Source document
☆ ☆ ☆ ☆
5 things I’m going to do next year (and you should, too)

For the past few years, I’ll take some time and write goals at the start of each year. So far, I’ve done a pretty good job achieving them, and I think being strategic and physically writing it really helped. But I can’t take all the credit for my success – the Big Man Upstairs had to do with quite a few of them.

writing goals

It’s almost the beginning of a new year, and I’ve been thinking about things I want to change and do better in 2014. I thought I’d share my list with you all. Who knows? It might inspire you as you think of your list.

1. Stop nurturing relationships with technology.

Technology makes it easier than ever to keep in touch. There’s really no need for a high school reunion because of Facebook, and texting is way less exhausting and low-commitment than actually talking to someone on the phone (at least for all of us introverts out there).

But technology actually keeps me away from people too. When was the last time you actually saw the people you text or email regularly? Do you text them more than you hear their voice? I’ve noticed I have a tendency to hide behind texting and emails in many of my relationships. It makes sense, since talking on the phone takes more energy for me; but I think I rely on technology a little bit too much. I want to stop using texting and email as the primary medium I use to nurture my relationships with friends and family. I need to just call them. Call them to set up a time to see them. And instead of thinking how much relationships cost I need to think in terms of how valuable they are. When I think of how I’ve benefitted from my relationships, it is easier to make that call, or spend that time at Starbucks with them.


I admit it. I’m an addict. I can’t go anywhere without it (including going into the next room), and I freak out if I forget it somewhere. But when I’m with friends, I try to keep it in my purse. I’m there to have face-time with them (no, not the Apple FaceTime).

I started to realize this was an issue when my friends would say, “Don’t worry, I’m listening,” as they texted someone in the middle of our conversation. (How many times have we heard that — rather, how many times have WE said that?) No, you aren’t listening; and neither am I really listening if I’m constantly glancing down at my phone, sending or receiving texts and etc.
☆ ☆ ☆ ☆
Input rows
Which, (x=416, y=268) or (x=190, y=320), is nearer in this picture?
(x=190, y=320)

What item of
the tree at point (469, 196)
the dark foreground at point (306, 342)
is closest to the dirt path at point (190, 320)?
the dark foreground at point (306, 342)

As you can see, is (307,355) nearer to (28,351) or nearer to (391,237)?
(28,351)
☆ ☆ ☆ ☆
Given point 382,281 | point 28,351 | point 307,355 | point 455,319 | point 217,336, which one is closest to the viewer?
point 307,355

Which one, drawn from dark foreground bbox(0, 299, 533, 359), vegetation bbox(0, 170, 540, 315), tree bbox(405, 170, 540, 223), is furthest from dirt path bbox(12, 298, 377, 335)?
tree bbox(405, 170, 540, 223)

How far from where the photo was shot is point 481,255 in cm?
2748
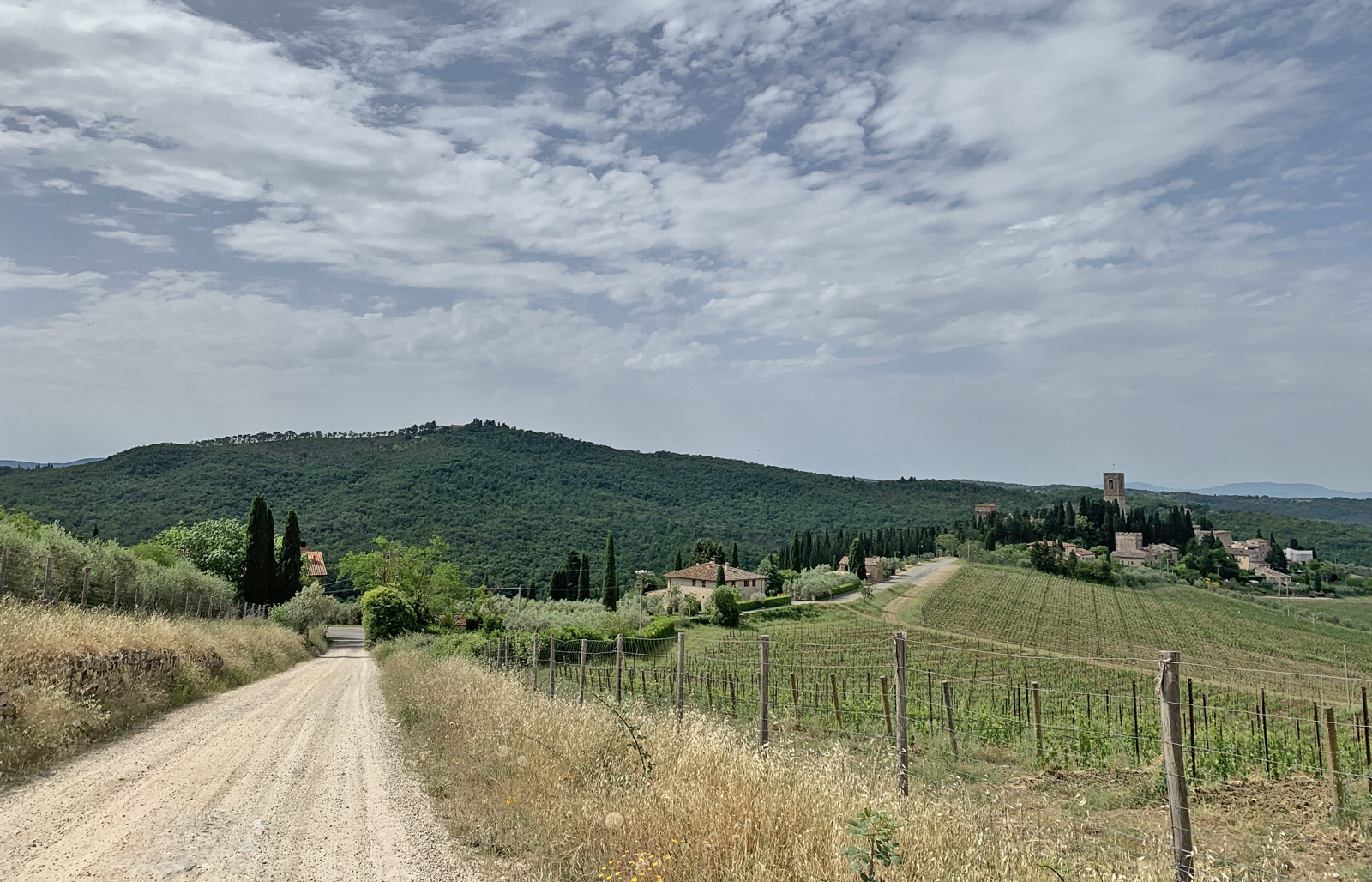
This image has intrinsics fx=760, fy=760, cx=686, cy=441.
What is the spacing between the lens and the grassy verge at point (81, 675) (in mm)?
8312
☆ ☆ ☆ ☆
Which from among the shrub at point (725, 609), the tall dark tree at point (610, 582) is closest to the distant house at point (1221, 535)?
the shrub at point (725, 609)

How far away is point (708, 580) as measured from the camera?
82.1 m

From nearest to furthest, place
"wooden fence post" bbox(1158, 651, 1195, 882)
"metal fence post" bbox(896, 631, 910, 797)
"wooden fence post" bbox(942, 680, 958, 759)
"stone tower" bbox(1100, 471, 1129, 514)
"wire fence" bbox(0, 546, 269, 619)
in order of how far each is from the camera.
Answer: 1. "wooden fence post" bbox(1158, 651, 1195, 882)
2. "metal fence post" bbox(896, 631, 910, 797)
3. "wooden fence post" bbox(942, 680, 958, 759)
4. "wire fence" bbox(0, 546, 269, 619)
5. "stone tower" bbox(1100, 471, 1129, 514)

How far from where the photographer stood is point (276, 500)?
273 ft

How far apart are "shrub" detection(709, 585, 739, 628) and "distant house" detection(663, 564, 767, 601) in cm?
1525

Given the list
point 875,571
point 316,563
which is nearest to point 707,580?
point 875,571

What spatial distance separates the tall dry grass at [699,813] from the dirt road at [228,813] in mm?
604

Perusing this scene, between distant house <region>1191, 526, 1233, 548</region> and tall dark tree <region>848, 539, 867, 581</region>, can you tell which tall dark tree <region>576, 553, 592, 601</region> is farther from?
☆ ☆ ☆ ☆
What you need to do
(a) Copy out the listing lines from the one containing "How far away" through the one containing "Perusing this scene, between", word for word.
(b) Continue the blog post about goals for the new year from where it stops.

Results for the exercise
(a)
How far away is point (708, 580) as measured from the camera?
82.1 m

From nearest to furthest, place
"wooden fence post" bbox(1158, 651, 1195, 882)
"metal fence post" bbox(896, 631, 910, 797)
"wooden fence post" bbox(942, 680, 958, 759)
"stone tower" bbox(1100, 471, 1129, 514)
"wire fence" bbox(0, 546, 269, 619)
in order of how far each is from the camera.
Answer: 1. "wooden fence post" bbox(1158, 651, 1195, 882)
2. "metal fence post" bbox(896, 631, 910, 797)
3. "wooden fence post" bbox(942, 680, 958, 759)
4. "wire fence" bbox(0, 546, 269, 619)
5. "stone tower" bbox(1100, 471, 1129, 514)

How far from where the photographer stood is point (276, 500)?
273 ft

How far apart are "shrub" detection(709, 585, 739, 628) and "distant house" detection(663, 564, 767, 601) in cm?
1525

Given the list
point 875,571
point 316,563
which is nearest to point 707,580?
point 875,571

What spatial distance separates the tall dry grass at [699,813] from the dirt road at [228,813] in mm?
604

Perusing this scene, between distant house <region>1191, 526, 1233, 548</region> and tall dark tree <region>848, 539, 867, 581</region>, can you tell which tall dark tree <region>576, 553, 592, 601</region> is farther from?

(b)
This can be a problem at work, too. I have to check myself when I’m on a conference call or in a boring meeting. What if my employees trolled facebook or went through their inbox when I called an important meeting? Hmm…it doesn’t feel respectful to me. I’m sure that more than once I’ve misinterpreted or misunderstood something at a meeting because I was paying more attention to my phone or my computer.


AND have you noticed, there’s no such thing as waiting anymore? We all do this – the compulsive use of the phone during ANY silent time. Look around on the bus or train — EVERYONE is looking at their phone.

What has happened? It seems like we forgot how to handle 20 seconds of free time! We have no idea what it’s like to ride the bus or train and just sit there. Or be anywhere and just sit there. Maybe, if we weren’t so attached to the phone we’d notice what is going on around us, or (gasp) have a conversation with a stranger! With our phones in hand, we have no idea how to handle this thing called “waiting”. I am the WORST one at this. It’s a nervous habit. But I’ve taken the first step toward breaking it. I’m admitting it, which leads me to my next goal…

3. Enjoy silence.

When was the last time you drove your car in silence?

When I started thinking about silence in my life, I discovered I have another nervous habit. I feel like I need to have something – music, news, banter, whatever – on while I’m in the car. It’s almost as if I’m afraid of the silence. Turning the radio off was an uncomfortable first step.

But I’m learning to appreciate some quiet “me” time. I find it refreshing; a way to get “centered”. I’m always running from one thing to the next; I didn’t recognize my need for quiet; because, honestly, it seemed super weird. I’m not “enjoying” as much silence as I’d like, but driving in the car with just my thoughts is a step in the right direction.

Silence has a lot to offer us when it comes to thinking, being creative, praying, or just connecting with ourselves. We can find out what has really been bugging us, or, how did we get to be in such a good mood? Where is that energy coming from? Silence gives us the space to discover all of that and more.

4. Get out of my comfort zone

My friends (and Brad) often call me out all the time for saying things as if I’m 50 years old and moaning about at all the youngin’s (who are actually my peers). I like having routines…I get that from my dad. I realize I spend a lot of time looking for, creating, or preserving my own comfort – and it seems to get worse the older I get.

At this rate, I’ll be a hermit by age 30.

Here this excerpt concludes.